- Short exercise 1
Answer these questions from the passage on mortgage interest:
(a) On a $200,000 loan at 8% amortized over 30 years, how much of the first payment is interest?
(b) At what interest rate was the borrower's 30 year fixed loan?
(c) What savings figure is given for moving to the 15 year loan?
- Short exercise 2
Reproduce the passage on mortgage interest, starting with "An example of" and going on through "equaling $82,860. .".
- Short exercise 3
Carry on the passage on mortgage interest from its final sentence.

- Excerpt to read
☆ ☆ ☆ ☆ ☆
An interesting thing about lower interest rates is that not only is the payment lower, but the amount that goes to principal is larger and the amount that is paid as interest is lower. On a $200,000 loan if you have an 8% interest rate the first payment is made up of $134 of principal and $1333 of interest, on a loan amortized over 30 years. If you have a 6% rate on the same loan, the first payment is $199 of principal and $1000 of interest. You obviously see how much the difference is in the total payment and how much more goes to paying down the mortgage. If you were to take the 6% rate and make the 8% payment you will end up with a much larger principal payment and actually pay off your mortgage in a bit over 19 years.
If you understand the relationship of interest to mortgage payments you have the ability to adjust your payments to work in the best possible way for you.
An example of the above statement comes from a question I received from a borrower.
He said he was in a 30 year fixed that he had been in for 10 years at 7.25% The payment is $1381 per month, and has a current balance of $175,000. The loan will be paid in full in 20 more years A 15 year loan for $175,000 in the high 5% range is $1464 which is a bit higher payment than the current mortgage. The comparison of principal and interest between the two loans shows the following: 30 year principal payment is $274 and $1106 will go to interest. The 15 year principal payment is $608 and its interest payment is $856.
The cost associated with going to the 15 year is $83 a month or $4980 over the life of the loan. The savings is 5 years of payments equaling $82,860. .
☆ ☆ ☆ ☆ ☆
- Data section
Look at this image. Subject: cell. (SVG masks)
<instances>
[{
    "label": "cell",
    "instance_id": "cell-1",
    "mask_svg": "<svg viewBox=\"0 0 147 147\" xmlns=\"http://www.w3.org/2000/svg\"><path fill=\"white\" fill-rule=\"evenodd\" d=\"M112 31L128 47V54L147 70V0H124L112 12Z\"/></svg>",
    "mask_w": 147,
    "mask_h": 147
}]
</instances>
☆ ☆ ☆ ☆ ☆
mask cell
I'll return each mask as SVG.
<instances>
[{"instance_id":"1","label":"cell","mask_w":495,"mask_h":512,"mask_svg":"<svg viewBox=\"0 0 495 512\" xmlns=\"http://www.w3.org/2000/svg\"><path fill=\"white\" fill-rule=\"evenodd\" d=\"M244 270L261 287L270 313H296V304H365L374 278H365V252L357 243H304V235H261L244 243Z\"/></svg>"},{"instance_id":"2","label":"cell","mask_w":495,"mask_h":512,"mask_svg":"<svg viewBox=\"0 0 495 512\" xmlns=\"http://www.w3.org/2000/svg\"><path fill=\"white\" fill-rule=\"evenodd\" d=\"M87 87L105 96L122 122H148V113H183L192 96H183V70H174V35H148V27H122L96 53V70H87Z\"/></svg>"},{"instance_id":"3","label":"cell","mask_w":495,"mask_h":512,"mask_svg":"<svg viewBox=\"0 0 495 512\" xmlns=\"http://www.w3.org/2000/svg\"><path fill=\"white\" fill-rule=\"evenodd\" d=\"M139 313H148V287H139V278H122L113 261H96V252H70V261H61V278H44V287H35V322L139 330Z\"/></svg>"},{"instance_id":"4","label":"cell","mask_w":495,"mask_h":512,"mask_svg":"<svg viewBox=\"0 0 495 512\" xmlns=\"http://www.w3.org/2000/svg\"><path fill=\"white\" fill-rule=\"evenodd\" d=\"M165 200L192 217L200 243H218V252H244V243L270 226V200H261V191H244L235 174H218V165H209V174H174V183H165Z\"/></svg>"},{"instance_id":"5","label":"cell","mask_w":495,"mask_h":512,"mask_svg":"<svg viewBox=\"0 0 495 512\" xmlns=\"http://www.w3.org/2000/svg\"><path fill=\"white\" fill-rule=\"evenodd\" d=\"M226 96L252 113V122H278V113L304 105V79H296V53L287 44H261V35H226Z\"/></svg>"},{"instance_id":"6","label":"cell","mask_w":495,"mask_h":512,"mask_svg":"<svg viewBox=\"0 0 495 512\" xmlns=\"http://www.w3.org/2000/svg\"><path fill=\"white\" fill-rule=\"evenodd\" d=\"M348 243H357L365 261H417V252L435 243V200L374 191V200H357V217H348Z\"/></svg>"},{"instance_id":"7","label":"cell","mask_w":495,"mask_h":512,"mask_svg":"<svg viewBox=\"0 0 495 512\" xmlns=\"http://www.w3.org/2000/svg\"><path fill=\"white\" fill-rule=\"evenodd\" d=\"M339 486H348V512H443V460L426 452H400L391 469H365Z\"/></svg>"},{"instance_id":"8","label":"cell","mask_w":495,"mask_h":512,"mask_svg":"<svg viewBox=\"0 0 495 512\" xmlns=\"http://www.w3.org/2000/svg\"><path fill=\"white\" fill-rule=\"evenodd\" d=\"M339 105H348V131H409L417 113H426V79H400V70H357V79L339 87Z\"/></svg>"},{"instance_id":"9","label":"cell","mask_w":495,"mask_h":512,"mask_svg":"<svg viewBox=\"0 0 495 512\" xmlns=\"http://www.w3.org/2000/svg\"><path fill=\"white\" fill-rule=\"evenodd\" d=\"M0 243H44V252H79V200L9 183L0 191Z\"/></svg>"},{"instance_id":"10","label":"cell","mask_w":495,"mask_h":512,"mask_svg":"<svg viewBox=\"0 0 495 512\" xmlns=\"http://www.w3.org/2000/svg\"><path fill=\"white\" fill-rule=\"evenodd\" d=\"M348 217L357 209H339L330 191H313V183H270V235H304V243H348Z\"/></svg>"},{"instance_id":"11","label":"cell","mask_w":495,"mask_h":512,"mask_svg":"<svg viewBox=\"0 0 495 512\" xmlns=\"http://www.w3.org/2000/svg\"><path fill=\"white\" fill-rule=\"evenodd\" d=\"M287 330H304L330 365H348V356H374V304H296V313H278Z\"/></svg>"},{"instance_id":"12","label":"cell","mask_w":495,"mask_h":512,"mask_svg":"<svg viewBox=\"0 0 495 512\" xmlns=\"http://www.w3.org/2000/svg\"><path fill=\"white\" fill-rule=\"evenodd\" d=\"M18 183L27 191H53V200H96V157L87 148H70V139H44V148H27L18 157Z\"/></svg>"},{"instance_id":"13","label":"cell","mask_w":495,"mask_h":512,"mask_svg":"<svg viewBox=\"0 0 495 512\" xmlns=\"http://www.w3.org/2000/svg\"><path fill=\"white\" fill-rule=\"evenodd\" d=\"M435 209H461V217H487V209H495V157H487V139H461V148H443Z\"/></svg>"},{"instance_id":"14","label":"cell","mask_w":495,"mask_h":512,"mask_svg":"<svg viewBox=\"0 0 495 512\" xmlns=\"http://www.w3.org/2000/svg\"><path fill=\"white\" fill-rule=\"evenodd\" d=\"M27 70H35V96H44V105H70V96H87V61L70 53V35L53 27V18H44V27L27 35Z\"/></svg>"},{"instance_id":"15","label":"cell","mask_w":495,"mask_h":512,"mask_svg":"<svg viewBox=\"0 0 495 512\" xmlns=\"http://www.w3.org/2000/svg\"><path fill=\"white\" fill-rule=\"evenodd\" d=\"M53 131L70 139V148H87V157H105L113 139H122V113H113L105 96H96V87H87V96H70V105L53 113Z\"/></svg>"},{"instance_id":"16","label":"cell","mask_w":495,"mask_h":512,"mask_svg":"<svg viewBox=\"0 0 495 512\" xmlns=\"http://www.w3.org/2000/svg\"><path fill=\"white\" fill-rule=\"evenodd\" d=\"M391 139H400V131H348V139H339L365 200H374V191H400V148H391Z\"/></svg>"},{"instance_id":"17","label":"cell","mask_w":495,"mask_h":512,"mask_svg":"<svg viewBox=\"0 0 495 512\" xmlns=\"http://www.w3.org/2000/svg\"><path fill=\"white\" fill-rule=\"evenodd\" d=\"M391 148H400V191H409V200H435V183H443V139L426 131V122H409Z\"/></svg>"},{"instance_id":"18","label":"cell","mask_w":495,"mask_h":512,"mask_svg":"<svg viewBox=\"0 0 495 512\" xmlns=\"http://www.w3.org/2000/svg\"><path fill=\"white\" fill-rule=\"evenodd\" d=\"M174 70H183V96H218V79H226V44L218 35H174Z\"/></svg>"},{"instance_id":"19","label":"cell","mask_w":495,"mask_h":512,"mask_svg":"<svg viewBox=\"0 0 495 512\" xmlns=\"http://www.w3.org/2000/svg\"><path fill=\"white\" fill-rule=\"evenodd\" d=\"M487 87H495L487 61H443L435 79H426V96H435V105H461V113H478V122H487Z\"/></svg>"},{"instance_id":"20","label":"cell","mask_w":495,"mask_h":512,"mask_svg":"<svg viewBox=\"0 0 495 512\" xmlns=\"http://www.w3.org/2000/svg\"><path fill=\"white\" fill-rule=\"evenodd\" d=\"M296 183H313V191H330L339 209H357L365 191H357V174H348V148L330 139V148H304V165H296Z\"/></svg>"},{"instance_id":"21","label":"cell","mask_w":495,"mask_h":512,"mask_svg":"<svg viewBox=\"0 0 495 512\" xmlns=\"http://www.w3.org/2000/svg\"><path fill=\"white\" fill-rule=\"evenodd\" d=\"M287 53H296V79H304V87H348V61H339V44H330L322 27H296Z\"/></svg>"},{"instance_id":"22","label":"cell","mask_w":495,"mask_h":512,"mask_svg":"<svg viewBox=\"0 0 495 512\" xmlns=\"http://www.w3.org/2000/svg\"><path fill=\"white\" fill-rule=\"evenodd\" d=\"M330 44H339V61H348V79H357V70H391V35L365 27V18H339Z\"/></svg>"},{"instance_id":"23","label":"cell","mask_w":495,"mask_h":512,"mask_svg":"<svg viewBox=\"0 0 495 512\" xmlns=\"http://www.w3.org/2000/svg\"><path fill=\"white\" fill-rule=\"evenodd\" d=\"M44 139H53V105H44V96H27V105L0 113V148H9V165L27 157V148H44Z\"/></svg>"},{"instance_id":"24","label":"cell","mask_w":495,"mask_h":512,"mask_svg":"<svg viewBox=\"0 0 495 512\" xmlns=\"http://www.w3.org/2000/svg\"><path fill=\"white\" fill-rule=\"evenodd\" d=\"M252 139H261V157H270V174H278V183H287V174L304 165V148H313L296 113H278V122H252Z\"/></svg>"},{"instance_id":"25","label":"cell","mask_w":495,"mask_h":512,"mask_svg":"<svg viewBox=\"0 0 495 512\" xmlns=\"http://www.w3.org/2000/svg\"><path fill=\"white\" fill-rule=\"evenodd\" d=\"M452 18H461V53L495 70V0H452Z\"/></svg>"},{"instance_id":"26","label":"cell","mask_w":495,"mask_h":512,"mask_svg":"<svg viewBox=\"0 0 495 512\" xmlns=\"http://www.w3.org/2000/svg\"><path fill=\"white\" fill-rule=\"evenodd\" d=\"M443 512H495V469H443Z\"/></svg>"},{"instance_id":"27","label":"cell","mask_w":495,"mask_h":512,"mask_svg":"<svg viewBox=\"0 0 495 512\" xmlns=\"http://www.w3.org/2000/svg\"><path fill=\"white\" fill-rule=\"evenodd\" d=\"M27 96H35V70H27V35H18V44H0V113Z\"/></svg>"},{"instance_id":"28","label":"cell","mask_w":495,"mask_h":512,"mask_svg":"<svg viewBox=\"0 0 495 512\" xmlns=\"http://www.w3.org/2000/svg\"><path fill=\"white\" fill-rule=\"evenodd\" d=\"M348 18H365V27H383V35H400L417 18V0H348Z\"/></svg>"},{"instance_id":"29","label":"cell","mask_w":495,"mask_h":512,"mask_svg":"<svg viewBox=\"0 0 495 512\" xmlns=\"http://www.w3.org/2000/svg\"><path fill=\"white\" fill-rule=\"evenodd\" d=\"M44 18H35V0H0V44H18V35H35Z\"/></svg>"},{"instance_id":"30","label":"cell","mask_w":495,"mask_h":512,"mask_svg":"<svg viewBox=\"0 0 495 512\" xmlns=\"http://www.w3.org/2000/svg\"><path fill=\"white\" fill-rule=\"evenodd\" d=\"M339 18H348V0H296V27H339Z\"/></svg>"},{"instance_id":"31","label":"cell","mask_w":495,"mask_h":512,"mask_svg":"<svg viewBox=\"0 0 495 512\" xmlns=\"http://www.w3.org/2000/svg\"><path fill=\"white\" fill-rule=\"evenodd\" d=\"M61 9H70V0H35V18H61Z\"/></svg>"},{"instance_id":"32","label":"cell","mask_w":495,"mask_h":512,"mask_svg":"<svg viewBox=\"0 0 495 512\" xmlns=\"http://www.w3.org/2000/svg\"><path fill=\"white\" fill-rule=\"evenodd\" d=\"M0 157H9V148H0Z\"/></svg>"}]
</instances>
☆ ☆ ☆ ☆ ☆
- Expected answer 1
(a) $1333
(b) 7.25%
(c) 5 years of payments, equaling $82,860

- Expected answer 2
An example of the above statement comes from a question I received from a borrower.
He said he was in a 30 year fixed that he had been in for 10 years at 7.25% The payment is $1381 per month, and has a current balance of $175,000. The loan will be paid in full in 20 more years A 15 year loan for $175,000 in the high 5% range is $1464 which is a bit higher payment than the current mortgage. The comparison of principal and interest between the two loans shows the following: 30 year principal payment is $274 and $1106 will go to interest. The 15 year principal payment is $608 and its interest payment is $856.
The cost associated with going to the 15 year is $83 a month or $4980 over the life of the loan. The savings is 5 years of payments equaling $82,860. .

- Expected answer 3
The lesson is that the longer you pay at a higher interest rate, the easier it is to refinance to a shorter amortizing loan with a lower interest rate and save money over the life of the loan by shortening the number of years you need to payoff the loan. In many cases you can also save on a monthly basis as well.
Now what about credit cards? The new rules have the card holders paying one percent of the outstanding balance each month plus the interest. Assuming a 9% interest rate your payment would 1.75% of the balance. On $30,000 your monthly payment would be $525.00. If the interest rate is 18% your payment would be $815 per month. If your interest rate was 24% the payment is $900 a month. If you were to take a second mortgage or Heloc your payment will not only be significantly lower but you will receive a tax deduction for the interest in most cases. If you stay with the credit cards not only will you not get a tax deduction for the interest on your credit cards, you will have to pay the bill with after-tax payments (See "It Simply Costs to Much" March 28, 2007)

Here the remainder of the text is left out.